If any of these items are unclear, the cable specification is not complete yet.

Conclusion

An MV cable is a medium voltage power cable used to transmit electricity efficiently at the collection and distribution stage of a PV power plant. It is a critical part of the solar plant’s AC infrastructure, typically connecting inverter stations, transformers, switchgear, and the substation.

The main reason PV plants use MV cable is efficiency: moving power at medium voltage helps reduce current, minimize losses, and make long-distance power collection practical across large solar sites. But choosing the right MV cable requires more than selecting a voltage class. You also need to evaluate conductor material, insulation, shielding, armoring, route length, thermal conditions, and installation method.

In solar projects, cable selection is not just an equipment decision. It is a system design decision that affects performance, reliability, and long-term operating cost. When specified correctly, MV cable supports safe, efficient, and durable power delivery for the full life of the PV plant.

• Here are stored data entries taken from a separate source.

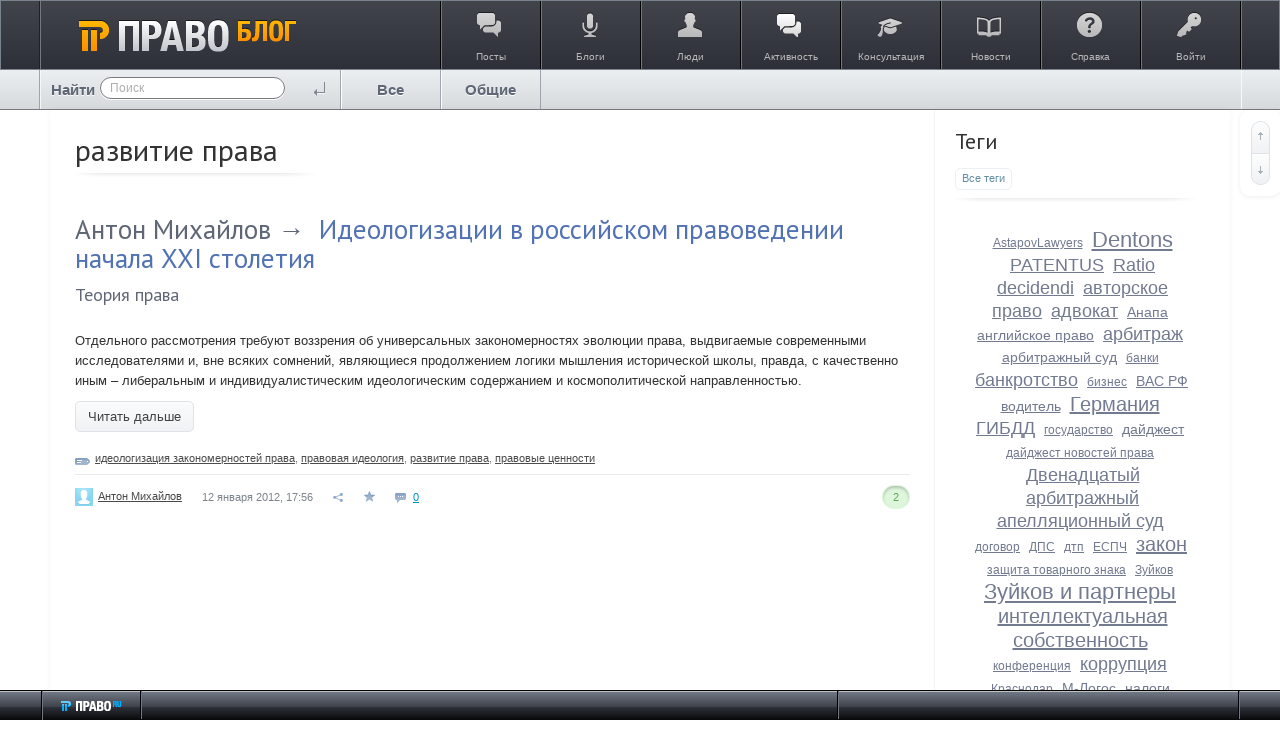

--- FILE ---
content_type: text/css
request_url: https://blog.pravo.ru/framework/frontend/components/ls-core/vendor/nprogress/nprogress.css?v=1
body_size: 449
content:
/* Make clicks pass-through */
#nprogress {
  pointer-events: none;
}

#nprogress .bar {
  background: #29d;

  position: fixed;
  z-index: 1031;
  top: 0;
  left: 0;

  width: 100%;
  height: 2px;
}

/* Fancy blur effect */
#nprogress .peg {
  display: block;
  position: absolute;
  right: 0px;
  width: 100px;
  height: 100%;
  box-shadow: 0 0 10px #29d, 0 0 5px #29d;
  opacity: 1.0;

  -webkit-transform: rotate(3deg) translate(0px, -4px);
      -ms-transform: rotate(3deg) translate(0px, -4px);
          transform: rotate(3deg) translate(0px, -4px);
}

/* Remove these to get rid of the spinner */
#nprogress .spinner {
  display: block;
  position: fixed;
  z-index: 1031;
  top: 15px;
  right: 15px;
}

#nprogress .spinner-icon {
  width: 18px;
  height: 18px;
  box-sizing: border-box;

  border: solid 2px transparent;
  border-top-color: #29d;
  border-left-color: #29d;
  border-radius: 50%;

  -webkit-animation: nprogress-spinner 400ms linear infinite;
          animation: nprogress-spinner 400ms linear infinite;
}

.nprogress-custom-parent {
  overflow: hidden;
  position: relative;
}

.nprogress-custom-parent #nprogress .spinner,
.nprogress-custom-parent #nprogress .bar {
  position: absolute;
}

@-webkit-keyframes nprogress-spinner {
  0%   { -webkit-transform: rotate(0deg); }
  100% { -webkit-transform: rotate(360deg); }
}
@keyframes nprogress-spinner {
  0%   { transform: rotate(0deg); }
  100% { transform: rotate(360deg); }
}



--- FILE ---
content_type: text/css
request_url: https://blog.pravo.ru/application/frontend/skin/synio2/components/favourite/css/favourite.css?v=1
body_size: 629
content:
/**
 * Избранное
 *
 * @license   GNU General Public License, version 2
 * @copyright 2013 OOO "ЛС-СОФТ" {@link http://livestreetcms.com}
 * @author    Denis Shakhov <denis.shakhov@gmail.com>
 */

.ls-favourite {
    cursor: pointer;
    display: inline-block;
}
.ls-favourite-toggle {
    display: inline-block;
    width: 11px;
    height: 11px;
    background: url(../images/favourite.png) no-repeat;
}
.ls-favourite--added .ls-favourite-toggle {
    background-image: url(../images/favourite-active.png);
}
.ls-favourite-count {
    display: none;
    margin-left: 0;
    font-size: 11px;
    color: #828a93;
    position: relative;
    top: -1px;
}
.ls-favourite--has-counter .ls-favourite-count {
    display: inline-block;
}

--- FILE ---
content_type: text/css
request_url: https://blog.pravo.ru/application/frontend/skin/synio2/components/search/css/search.css?v=1
body_size: -37
content:
.searched-item {
    background: #fff999;
    border-bottom: 1px dotted #999;
}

If you are planning a solar project and need support choosing the right medium voltage cable, the best approach is to start with the plant layout, the inverter and transformer architecture, and the applicable electrical standards — then select the cable to match the real operating conditions.

FAQ

1. What is an MV cable used for in PV power plants?

An MV cable is used to carry medium voltage AC power in the collection system of a PV plant. It typically connects inverter-transformer stations to the substation or grid interconnection point.

2. Is MV cable used for solar panel strings?

No. Solar panel strings usually use low-voltage DC cable. MV cable is generally used after the inverter and transformer stages on the AC side of the plant.

3. What voltage range does MV cable cover?

The exact range depends on the standard, but MV cable generally refers to cable used above low voltage and below high voltage transmission levels. In PV plants, common classes include 6/10 kV, 12/20 kV, and 18/30 kV.

4. Why is XLPE commonly used in MV cable?

XLPE insulation is widely used because it offers strong dielectric performance, good thermal characteristics, and long-term reliability in power distribution applications, including solar farms.

5. Can aluminum conductors be used in MV cable for solar plants?

Yes. Aluminum conductors are commonly used in many MV cable designs, especially where cost and weight matter. The final choice depends on ampacity, voltage drop, project economics, and specification requirements.

6. What is the most common mistake when selecting MV cable for a PV plant?

One of the most common mistakes is focusing only on voltage rating and ignoring current, route length, thermal conditions, and installation method. All of those factors affect whether the cable will perform properly.